Brodey Murbarger repeatedly denied having killed her during the conversation, but at one point he offered what Hart said was the closest thing to a confession he would be likely to give.
Ellis had asked about Megan’s autopsy. Her remains had been discovered a few months before, in a shallow grave in a rural area south of Fairfield, and authorities concluded she had most likely been strangled or suffocated, Hart said.
Brodey Murbarger said he wouldn’t have been able to carry out such an act. Then he began describing his state the day before Megan disappeared: He’d barely slept, his dog had died, he’d eaten little, and he’d accidentally backed into a woman’s car at Walmart.
“I probably couldn’t even have lifted my own body weight, much less strangled — if someone with anger issues found out about something and strangled her,” he said.
Ellis described the exchange as a “pin drop moment.”
Ellis had always known Brodey Murbarger to be a smart, polite person, but he had another side — one that seemed fueled by anger and control and that responded badly to disagreements, Ellis said.

**GIVEN ENTRIES**
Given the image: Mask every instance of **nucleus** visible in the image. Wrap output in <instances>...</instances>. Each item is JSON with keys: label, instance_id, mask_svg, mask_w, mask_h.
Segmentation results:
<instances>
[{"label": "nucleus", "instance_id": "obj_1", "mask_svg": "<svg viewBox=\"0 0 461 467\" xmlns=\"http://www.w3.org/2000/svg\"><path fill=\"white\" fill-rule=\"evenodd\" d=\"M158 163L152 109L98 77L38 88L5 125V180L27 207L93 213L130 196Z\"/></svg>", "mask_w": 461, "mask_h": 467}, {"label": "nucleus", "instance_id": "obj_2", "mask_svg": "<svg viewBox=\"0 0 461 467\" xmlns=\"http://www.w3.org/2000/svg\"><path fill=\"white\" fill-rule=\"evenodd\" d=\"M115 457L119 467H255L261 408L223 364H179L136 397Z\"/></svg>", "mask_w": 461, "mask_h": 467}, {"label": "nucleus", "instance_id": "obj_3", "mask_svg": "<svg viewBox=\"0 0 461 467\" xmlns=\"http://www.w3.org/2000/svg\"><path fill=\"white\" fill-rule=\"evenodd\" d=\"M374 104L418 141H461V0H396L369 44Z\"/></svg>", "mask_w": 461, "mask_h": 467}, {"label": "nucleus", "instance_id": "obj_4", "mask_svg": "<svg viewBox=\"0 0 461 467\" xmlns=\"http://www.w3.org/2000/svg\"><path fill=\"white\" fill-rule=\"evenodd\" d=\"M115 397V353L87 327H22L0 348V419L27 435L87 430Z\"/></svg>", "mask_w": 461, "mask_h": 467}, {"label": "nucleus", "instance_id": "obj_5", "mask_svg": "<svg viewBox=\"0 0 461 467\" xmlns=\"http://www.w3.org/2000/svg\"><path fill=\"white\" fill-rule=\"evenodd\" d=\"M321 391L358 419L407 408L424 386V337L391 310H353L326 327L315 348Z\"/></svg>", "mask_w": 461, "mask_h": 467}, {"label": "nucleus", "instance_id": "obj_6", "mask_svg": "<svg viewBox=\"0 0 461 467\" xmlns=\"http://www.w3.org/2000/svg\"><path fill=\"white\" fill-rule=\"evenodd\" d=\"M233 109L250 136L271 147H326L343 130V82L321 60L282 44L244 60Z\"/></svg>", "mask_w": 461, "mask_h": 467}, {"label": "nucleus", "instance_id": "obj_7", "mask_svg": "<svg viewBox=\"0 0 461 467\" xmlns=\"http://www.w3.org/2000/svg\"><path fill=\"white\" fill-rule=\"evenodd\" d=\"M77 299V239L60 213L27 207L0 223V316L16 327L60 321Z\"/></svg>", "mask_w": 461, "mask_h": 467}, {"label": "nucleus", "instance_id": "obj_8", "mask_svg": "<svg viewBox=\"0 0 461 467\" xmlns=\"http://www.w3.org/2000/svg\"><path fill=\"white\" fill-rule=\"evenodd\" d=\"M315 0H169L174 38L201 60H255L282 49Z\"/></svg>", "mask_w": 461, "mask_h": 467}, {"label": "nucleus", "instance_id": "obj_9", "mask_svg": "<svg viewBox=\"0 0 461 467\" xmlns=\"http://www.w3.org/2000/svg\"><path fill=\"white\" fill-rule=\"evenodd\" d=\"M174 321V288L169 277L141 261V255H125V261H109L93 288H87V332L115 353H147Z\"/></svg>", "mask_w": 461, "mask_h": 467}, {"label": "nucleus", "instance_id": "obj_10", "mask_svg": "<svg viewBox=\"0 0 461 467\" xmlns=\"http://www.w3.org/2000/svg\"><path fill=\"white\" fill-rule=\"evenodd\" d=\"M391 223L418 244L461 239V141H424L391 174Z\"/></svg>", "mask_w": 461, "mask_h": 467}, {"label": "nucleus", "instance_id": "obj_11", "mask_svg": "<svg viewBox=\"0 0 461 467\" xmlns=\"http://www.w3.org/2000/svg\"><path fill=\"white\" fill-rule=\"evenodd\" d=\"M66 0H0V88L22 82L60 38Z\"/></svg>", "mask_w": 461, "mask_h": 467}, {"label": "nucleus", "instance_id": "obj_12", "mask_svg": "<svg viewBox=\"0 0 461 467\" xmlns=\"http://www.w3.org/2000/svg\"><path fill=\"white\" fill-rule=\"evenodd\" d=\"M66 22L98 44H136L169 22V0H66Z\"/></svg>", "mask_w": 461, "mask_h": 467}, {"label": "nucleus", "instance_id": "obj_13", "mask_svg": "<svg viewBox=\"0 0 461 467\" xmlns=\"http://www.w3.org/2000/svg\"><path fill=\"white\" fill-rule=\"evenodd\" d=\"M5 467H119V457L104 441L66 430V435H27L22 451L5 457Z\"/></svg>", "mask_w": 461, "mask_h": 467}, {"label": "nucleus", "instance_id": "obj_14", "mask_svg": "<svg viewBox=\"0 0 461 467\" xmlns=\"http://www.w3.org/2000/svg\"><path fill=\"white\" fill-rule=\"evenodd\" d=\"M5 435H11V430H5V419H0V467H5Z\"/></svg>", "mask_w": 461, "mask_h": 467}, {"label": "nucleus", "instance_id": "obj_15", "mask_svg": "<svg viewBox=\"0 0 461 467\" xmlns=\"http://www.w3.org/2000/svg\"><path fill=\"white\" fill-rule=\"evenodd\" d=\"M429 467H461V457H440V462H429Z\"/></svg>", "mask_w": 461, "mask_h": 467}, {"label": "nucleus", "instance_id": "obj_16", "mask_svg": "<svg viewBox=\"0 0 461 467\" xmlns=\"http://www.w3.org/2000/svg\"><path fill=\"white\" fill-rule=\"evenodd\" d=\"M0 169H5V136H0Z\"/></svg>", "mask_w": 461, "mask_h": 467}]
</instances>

**YOUR TASK**
In the passage on Megan's disappearance, where were her remains found?

**RESPONSE**
In a shallow grave in a rural area south of Fairfield.